=== Prompt ===
Rewrite the part of the listing that opens with the line containing "From this shown" and closes with the last line of the listing, changing every "nearer" to "closer" and leaving the rest of those lines unchanged.

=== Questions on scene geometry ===

◇ ◇ ◇

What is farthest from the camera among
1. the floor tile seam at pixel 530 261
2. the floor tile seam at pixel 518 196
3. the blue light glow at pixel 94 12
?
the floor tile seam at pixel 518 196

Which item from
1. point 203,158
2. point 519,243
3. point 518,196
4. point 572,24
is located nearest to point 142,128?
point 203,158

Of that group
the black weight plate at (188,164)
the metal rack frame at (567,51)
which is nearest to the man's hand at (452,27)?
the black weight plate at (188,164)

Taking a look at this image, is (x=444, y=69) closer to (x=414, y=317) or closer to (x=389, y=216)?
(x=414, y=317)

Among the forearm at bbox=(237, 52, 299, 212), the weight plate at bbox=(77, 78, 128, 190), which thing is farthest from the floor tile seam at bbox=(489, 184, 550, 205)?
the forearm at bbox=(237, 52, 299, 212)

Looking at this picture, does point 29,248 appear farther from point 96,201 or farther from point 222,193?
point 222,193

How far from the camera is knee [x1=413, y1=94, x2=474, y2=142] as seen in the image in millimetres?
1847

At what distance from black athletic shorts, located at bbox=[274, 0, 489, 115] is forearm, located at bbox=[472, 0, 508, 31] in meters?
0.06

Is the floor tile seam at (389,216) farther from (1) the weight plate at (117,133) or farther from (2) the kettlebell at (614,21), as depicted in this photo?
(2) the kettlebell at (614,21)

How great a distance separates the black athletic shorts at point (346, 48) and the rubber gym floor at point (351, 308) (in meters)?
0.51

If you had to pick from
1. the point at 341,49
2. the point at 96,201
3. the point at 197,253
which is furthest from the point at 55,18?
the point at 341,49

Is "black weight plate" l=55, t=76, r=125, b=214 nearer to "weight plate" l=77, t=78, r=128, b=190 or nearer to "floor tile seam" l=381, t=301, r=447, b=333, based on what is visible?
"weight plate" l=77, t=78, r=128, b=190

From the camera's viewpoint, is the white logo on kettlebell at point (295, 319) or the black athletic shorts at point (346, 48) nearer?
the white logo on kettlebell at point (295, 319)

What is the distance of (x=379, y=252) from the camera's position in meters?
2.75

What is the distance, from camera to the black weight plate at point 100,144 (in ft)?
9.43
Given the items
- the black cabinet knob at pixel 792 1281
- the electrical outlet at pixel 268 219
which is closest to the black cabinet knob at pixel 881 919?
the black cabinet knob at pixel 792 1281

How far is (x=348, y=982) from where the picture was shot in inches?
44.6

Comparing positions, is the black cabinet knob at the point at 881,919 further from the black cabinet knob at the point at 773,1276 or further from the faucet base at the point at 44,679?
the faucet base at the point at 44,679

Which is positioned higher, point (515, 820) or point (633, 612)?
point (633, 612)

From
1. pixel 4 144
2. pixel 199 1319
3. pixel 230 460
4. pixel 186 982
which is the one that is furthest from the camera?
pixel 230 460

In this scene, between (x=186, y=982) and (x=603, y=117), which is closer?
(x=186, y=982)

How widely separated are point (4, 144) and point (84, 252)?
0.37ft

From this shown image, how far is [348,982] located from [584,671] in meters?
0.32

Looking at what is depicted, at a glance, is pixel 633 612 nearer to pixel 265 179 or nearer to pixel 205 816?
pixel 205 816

◇ ◇ ◇

=== Task result ===
From this shown image, how far is [348,982] located from [584,671] in meters?
0.32

Looking at what is depicted, at a glance, is pixel 633 612 closer to pixel 265 179 or closer to pixel 205 816?
pixel 205 816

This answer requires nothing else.